*ABOUT THIS TASK*.
Print exactly the lines below between the line holding "Abdul Rasheed dan" and the line holding "Closeup modern blue glass building Closeup", inclusive, and nothing more.

*DATA PROVIDED*.
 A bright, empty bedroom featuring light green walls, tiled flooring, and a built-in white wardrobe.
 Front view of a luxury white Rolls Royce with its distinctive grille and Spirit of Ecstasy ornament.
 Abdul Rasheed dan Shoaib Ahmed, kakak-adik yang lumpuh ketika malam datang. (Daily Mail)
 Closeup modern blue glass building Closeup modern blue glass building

...

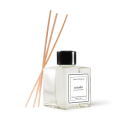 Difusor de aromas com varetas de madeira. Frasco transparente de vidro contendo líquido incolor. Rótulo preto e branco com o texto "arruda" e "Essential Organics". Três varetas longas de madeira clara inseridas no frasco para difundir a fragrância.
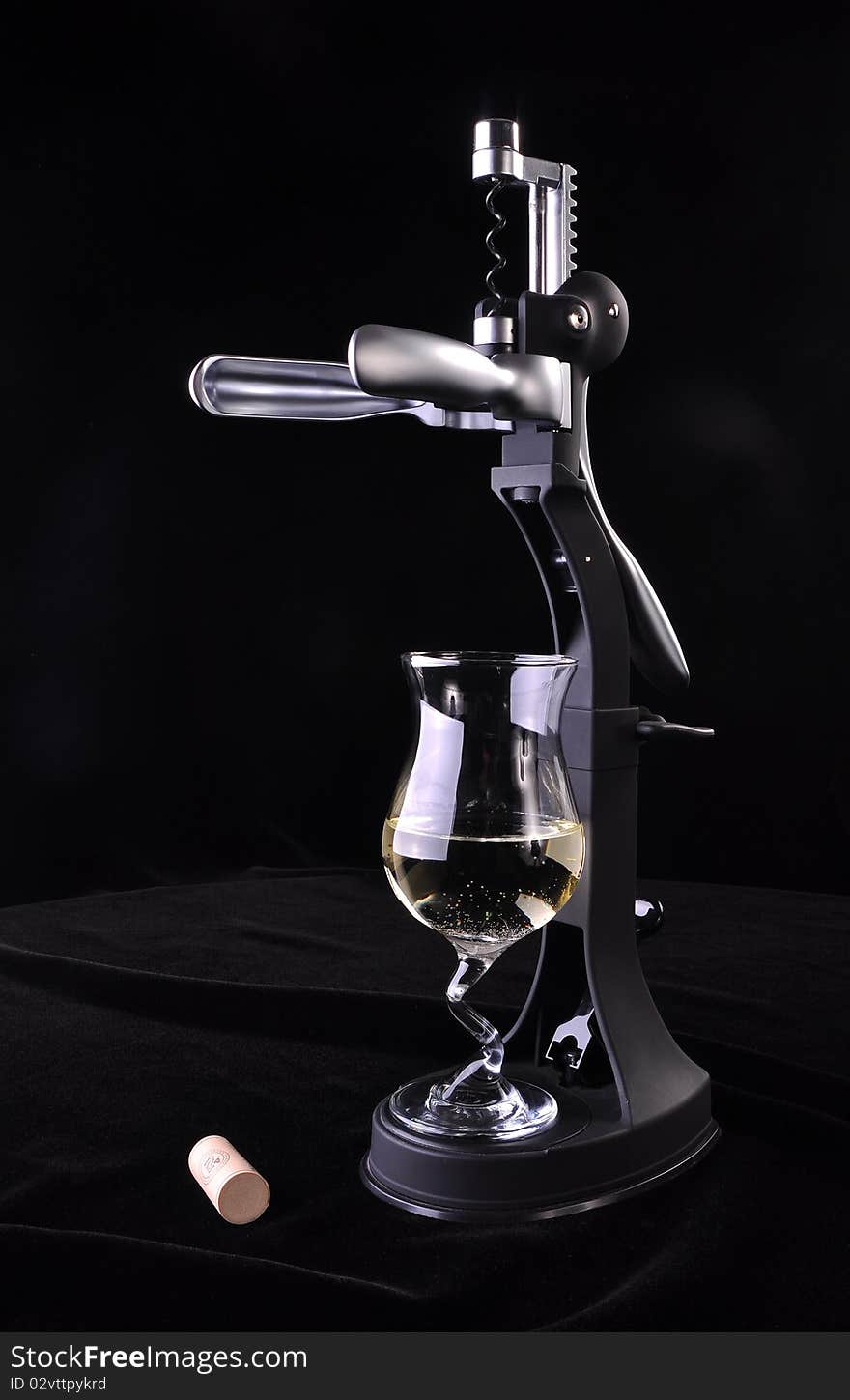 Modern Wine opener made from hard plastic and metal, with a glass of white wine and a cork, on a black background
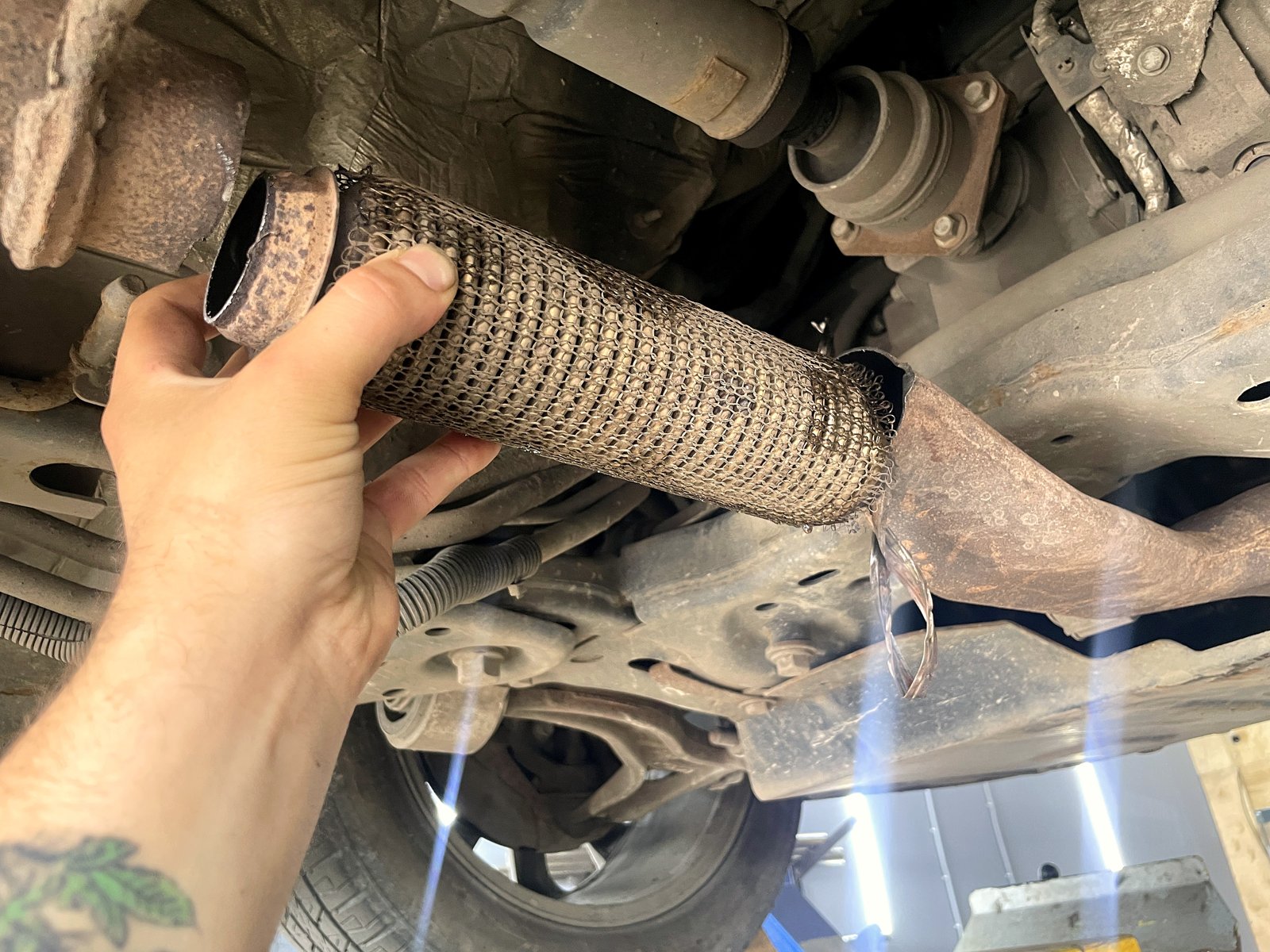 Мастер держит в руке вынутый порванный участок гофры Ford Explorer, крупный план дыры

...

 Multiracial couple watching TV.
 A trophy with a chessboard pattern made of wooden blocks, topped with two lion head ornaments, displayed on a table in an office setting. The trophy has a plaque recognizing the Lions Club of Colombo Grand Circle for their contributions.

*RESULT OF THIS EXERCISE*.
 Abdul Rasheed dan Shoaib Ahmed, kakak-adik yang lumpuh ketika malam datang. (Daily Mail)
 Closeup modern blue glass building Closeup modern blue glass building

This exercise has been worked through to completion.